Unpaid family carer recognition and reform

While those living with life-limiting and chronic illnesses face great challenges, so, too, do the family and friends who care for them, and they are often overlooked, writes Richard Newman. 

Research is ringing an alarm bell and showing that carers live with significantly higher levels of psychological distress and lower levels of wellbeing than the average Australian. Not only that, but recent research indicates that 57% of WA carers receiving government payments are living below the poverty line and are often drawing on their own savings to help support their loved ones and keep the family unit together. 

Richard Newman

So, let’s talk about carers. After all, almost everyone one of us, at some point, has been or will be a carer.

A carer is someone who provides unpaid care and support to family members and friends who are living with disability, mental ill health, a long-term health condition (including a chronic condition or terminal illness), an alcohol or other drug dependency, or who is frail aged. 

There are over 2.65 million carers across Australia (nearly 11% of the population), and over 320,000 in WA. In 2020, the estimated hourly cost of formal care in place of unpaid care was $36.12 per hour. When the work carers undertake is extrapolated, this equates to a total replacement cost of $77.9 billion nationally.

4 to 1

To put that into perspective, according to the Australian Institute of Health and Welfare, there are only 642,000 registered health professionals in Australia. That’s four unpaid carers to every one paid health professional.
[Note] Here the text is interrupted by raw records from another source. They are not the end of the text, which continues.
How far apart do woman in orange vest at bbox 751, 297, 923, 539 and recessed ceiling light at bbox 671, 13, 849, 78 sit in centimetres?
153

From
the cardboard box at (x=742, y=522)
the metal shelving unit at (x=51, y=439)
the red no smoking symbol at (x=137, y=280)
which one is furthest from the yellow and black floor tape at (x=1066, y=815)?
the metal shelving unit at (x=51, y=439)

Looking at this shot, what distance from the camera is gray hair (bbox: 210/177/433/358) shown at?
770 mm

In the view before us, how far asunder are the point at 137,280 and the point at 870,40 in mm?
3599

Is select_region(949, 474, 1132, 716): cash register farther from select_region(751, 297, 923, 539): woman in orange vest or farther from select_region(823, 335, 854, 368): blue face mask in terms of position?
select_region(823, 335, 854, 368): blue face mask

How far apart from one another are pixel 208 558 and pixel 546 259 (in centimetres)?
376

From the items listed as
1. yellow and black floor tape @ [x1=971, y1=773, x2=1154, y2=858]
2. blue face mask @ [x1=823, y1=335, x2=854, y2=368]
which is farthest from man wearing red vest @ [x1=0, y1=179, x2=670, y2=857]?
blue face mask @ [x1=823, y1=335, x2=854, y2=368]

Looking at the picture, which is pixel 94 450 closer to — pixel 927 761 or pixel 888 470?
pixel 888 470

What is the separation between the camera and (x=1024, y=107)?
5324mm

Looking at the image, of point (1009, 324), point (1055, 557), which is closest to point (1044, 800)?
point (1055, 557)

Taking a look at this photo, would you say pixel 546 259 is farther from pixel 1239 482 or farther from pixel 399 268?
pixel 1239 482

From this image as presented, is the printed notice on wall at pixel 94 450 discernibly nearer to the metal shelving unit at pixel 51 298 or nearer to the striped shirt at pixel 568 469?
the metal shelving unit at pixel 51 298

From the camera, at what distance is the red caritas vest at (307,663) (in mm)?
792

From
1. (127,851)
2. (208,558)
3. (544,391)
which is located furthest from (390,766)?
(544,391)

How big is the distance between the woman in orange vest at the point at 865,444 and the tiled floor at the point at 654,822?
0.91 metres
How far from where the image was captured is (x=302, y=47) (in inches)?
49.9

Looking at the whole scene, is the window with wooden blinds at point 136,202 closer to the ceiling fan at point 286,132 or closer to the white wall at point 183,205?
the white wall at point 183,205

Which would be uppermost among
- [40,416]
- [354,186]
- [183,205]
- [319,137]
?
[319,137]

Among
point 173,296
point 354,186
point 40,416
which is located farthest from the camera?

Due to the impact and tasks undertaken, those in an unpaid caring role will often be unable to be engage in paid employment.  This reduces their earning capacity in the short-to-medium term but also impacts their long-term financial security and ability to accrue superannuation. 

On average, carers forego more than $390,000 in lost wages to age 67 and a further $175,000 in superannuation. This, in combination with other systemic faults in social housing, health and community supports and carer concession processes, result in a recipe ripe for homelessness and lower socio-economic outcomes.

Law inadequate

Despite the substantial impact of the caring role, state, territory and federal legislation is insufficient in attempting to achieve its intent of building awareness and recognition and carer recognition Acts around Australia are not enforceable.

Recognition is the key element underlining the broad and significant challenges that people in an unpaid caring role face, whether this be recognition of self as a carer, or recognition by outside parties of their role as a carer. This could be by family, friends, community, hospitals, GPs or by the services carers navigate themselves for, and on behalf of, the person for whom they care. 

In June 2023, the Australian House of Representatives’ Standing Committee on Social Policy and Legal Affairs instigated an inquiry into the recognition of unpaid carers. Overall, the inquiry will examine the provisions and operation of the federal Carers Recognition Act 2010 (the Act) and consider what the role of a reformed Act may be. 

Carers WA, as the peak body representing and advocating for the needs and interests of unpaid carers in Western Australia received an invitation from the committee to provide a submission to the inquiry and will be doing so within the confines of the Terms of Reference. Unfortunately, the inquiry does not include the ‘adequacy’ of carers’ payments. 

While Carers WA welcomes the inquiry into the recognition of unpaid carers, the exclusion of carer payments from its scope, eliminates consideration of an element of the full picture of carer recognition, and does not go towards securing a positive economic future for carers. 

However, the scope of the inquiry does include the effectiveness of carer legislation in recognising and raising awareness of the role of unpaid carers, at a state, territory and federal level. It will also look at options for better identification of unpaid carers in Australia. 

Cementing the necessity for such an inquiry as this, is the need for the term ‘carer’ to be clearly defined in every medium in which they are referred to, whether this be an article, policy submission or other means. 

We are all part of the change and identifying and recognising carers is the first step to reform. We should all be appalled that 57% of WA carers live below the poverty line and are being expected to contribute financially to the wellbeing of others; all without thanks, recognition or hope of a secure financial future. 

Carers WA invites you to work with us to achieve an improved quality of life for family carers in our state.